“Serenou tudo”. No meio da tarde desta quarta-feira, 16, o líder do governo na Câmara, José Guimarães (PT-CE), usou essa expressão para tentar definir o clima pré-recesso parlamentar na relação entre o Planalto e a cúpula do Congresso. Menos de 4 horas após a declaração do líder, a decisão do ministro Alexandre de Moraes sobre o IOF (Imposto sobre Operações Financeiras), que deu vitória ao governo, funcionou como um rastilho de pólvora ente a Câmara e o Senado. Levada pelo presidente da Câmara, Hugo Motta (Republicanos-PB), a faísca foi ligeira.
Motta abandonou a sessão em curso na Câmara assim que soube do despacho de Moraes, atravessou apressado os tapetes verde e azul e, ao chegar ao plenário do Senado, foi chamado para o alto da Mesa Diretora pelo presidente da Casa, Davi Alcolumbre (União-AP), Os dois foram os principais responsáveis pela aprovação do Projeto de Decreto Legislativo que derrubou o aumento do imposto e foi tornado nulo pelo ministro do STF.
Do alto da mesa diretora do Senado, Motta assistiu a sinais emitidos por Alcolumbre de que, pelo menos nesse momento, não teria solidariedade em uma reação contra o governo. O presidente do Senado tocou a sessão, incluiu extra pauta a votação da proposta de Emenda à Constituição (PEC-66), que trata dos Precatórios e abre espaço fiscal para a equipe econômica, e nomeou o líder do governo no Senado, Jaques Wagner (PT-BA), como relator da proposta em plenário.
Alcolumbre também não reagiu às cobranças da oposição por uma reação do Congresso que incluiria defesa da anistia para os participantes dos atos golpistas do 8 de Janeiro, e ainda deu a palavra a Wagner, que defendeu a decisão de Moraes. “Eu só queria lembrar que houve um conflito entre os dois poderes, e o terceiro poder foi chamado para fazer uma arbitragem.

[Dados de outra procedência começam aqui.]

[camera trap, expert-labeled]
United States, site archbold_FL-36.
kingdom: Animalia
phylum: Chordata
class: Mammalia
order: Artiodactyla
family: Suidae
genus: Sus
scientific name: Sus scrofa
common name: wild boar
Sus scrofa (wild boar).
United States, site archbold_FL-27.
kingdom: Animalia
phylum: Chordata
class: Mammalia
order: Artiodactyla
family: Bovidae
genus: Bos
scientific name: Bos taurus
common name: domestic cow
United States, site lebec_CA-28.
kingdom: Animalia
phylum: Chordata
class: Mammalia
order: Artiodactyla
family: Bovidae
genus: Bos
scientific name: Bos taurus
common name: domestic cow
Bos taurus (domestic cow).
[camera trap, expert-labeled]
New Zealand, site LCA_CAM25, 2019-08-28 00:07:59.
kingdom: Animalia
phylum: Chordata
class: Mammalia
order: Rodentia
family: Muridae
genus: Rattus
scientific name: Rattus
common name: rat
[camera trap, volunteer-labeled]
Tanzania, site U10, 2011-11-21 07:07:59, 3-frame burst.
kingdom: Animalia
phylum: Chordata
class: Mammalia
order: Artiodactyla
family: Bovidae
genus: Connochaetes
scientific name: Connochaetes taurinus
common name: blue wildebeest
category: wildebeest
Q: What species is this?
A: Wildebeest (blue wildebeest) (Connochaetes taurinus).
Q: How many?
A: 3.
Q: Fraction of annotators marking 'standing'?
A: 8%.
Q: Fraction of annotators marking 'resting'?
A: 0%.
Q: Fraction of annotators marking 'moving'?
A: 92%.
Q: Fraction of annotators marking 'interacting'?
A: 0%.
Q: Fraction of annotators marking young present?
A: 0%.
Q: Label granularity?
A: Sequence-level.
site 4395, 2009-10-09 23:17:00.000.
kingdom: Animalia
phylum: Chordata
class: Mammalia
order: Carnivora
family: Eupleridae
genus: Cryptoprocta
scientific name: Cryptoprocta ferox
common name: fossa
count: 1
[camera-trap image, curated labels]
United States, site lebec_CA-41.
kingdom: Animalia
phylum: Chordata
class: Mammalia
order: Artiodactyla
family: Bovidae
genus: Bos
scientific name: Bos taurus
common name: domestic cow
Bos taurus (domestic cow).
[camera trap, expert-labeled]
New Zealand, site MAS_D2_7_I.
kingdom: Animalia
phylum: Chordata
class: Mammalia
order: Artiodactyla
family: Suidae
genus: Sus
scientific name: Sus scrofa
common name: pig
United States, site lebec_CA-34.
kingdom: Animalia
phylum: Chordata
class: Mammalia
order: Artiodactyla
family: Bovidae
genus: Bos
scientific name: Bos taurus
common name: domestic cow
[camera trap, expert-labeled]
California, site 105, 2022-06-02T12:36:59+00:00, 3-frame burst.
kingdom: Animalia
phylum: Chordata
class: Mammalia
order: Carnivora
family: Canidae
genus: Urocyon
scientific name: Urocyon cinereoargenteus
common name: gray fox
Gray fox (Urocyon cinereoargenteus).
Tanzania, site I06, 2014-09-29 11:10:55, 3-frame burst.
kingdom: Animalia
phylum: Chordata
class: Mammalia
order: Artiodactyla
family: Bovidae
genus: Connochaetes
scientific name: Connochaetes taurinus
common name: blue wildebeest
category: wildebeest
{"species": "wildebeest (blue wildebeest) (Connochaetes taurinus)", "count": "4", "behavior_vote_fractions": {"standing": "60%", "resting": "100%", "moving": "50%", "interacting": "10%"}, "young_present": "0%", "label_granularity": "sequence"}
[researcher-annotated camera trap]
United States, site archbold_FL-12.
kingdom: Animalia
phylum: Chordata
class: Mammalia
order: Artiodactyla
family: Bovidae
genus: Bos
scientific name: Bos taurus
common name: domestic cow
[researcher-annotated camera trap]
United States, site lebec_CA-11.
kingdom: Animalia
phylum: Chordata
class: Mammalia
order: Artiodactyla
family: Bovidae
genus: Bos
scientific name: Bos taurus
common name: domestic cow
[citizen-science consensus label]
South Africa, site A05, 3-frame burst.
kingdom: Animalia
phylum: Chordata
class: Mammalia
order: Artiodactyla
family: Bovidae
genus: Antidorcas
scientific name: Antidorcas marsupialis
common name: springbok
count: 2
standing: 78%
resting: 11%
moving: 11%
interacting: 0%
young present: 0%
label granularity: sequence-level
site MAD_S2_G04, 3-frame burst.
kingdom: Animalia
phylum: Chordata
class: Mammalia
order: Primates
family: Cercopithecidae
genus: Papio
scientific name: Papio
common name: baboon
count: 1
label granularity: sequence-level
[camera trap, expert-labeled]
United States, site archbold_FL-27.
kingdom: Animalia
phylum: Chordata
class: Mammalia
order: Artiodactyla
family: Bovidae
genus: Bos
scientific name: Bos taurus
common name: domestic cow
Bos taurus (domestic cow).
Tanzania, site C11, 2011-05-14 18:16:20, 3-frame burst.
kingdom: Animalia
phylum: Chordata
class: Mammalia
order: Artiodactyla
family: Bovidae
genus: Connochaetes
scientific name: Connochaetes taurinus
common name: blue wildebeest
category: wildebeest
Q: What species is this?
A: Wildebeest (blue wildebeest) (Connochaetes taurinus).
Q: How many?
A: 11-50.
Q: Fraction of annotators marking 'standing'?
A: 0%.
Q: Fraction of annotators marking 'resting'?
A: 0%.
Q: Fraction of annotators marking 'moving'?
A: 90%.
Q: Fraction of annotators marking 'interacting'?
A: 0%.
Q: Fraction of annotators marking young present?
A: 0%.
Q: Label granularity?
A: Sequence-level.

Não se trata de anular a competência do Congresso, se trata de dirimir um conflito de interpretações sobre o decreto do IOF”, defendeu o líder.
Nesse clima, sem conversar com Alcolumbre, Motta se levantou e retornou para a Câmara. No caminho, ele foi questionado sobre o motivo de sua ida ao Senado. E respondeu: “A decisão é não comentar”.
O comportamento de Alcolumbre deixou claro que ele não respaldaria uma retaliação ao governo. Após a crise deflagrada pela derrubada do decreto de Haddad, o presidente do Congresso deu alguns passos na direção do Planalto. Motta permanecia mais reticente devido aos ataques massivos dos quais foi alvo após a derrubada do decreto do governo.
Outros fatos mostraram que o dia foi difícil para Motta e bom para o governo.
Número de deputados
Motta experimentou outro revés na noite desta quarta-feira ao ver a proposta de aumento do número de deputados ser vetada integralmente por Lula. A proposta era prioridade para o presidente da Câmara e ampliava as cadeiras de deputados federais de 513 para 531 a partir da próxima legislatura, o que facilitaria a reeleição dos atuais detentores de mandato na Câmara. Ao se negar a sancionar esse texto, o presidente da República deixou para o Congresso um assunto desgastante junto à opinião pública, por causa do aumento de custos para os cofres públicos.
Imposto de Renda
Mais cedo, o Planalto havia comemorado a aprovação da proposta de reforma do Imposto de Renda na comissão especial, sob a relatoria do ex-presidente Arthur Lira (PL-AL). O texto isenta do pagamento do tributo quem ganha até R$ 5 mil mensais. A ideia agora é que a Câmara vote a matéria na primeira quinzena de agosto para depois a matéria ser enviada ao Senado. Embora não possa ser vista como uma derrota de Motta, essa decisão demonstra que os entreveros de Motta com a equipe econômica e com o Supremo não contaminaram essa pauta, prioritária para o governo.
Investigação no TCU
Além das derrotas políticas, o presidente da Câmara terminou o dia com mais um problema. O Ministério Público junto ao Tribunal de Contas da União (MP-TCU) pediu a abertura de uma investigação sobre as supostas funcionárias fantasmas empregadas em seu gabinete. Apesar de estarem empregadas por Motta, elas não davam expediente na Câmara, ainda que remuneradas. Tratam-se de uma fisioterapeuta, uma estudante e uma assistente social, que foram exoneradas após as denúncias. Cinco parentes delas também já teriam exercido funções no gabinete. Agora, o MP quer a devolução de R$ 112 mil recebidos este ano.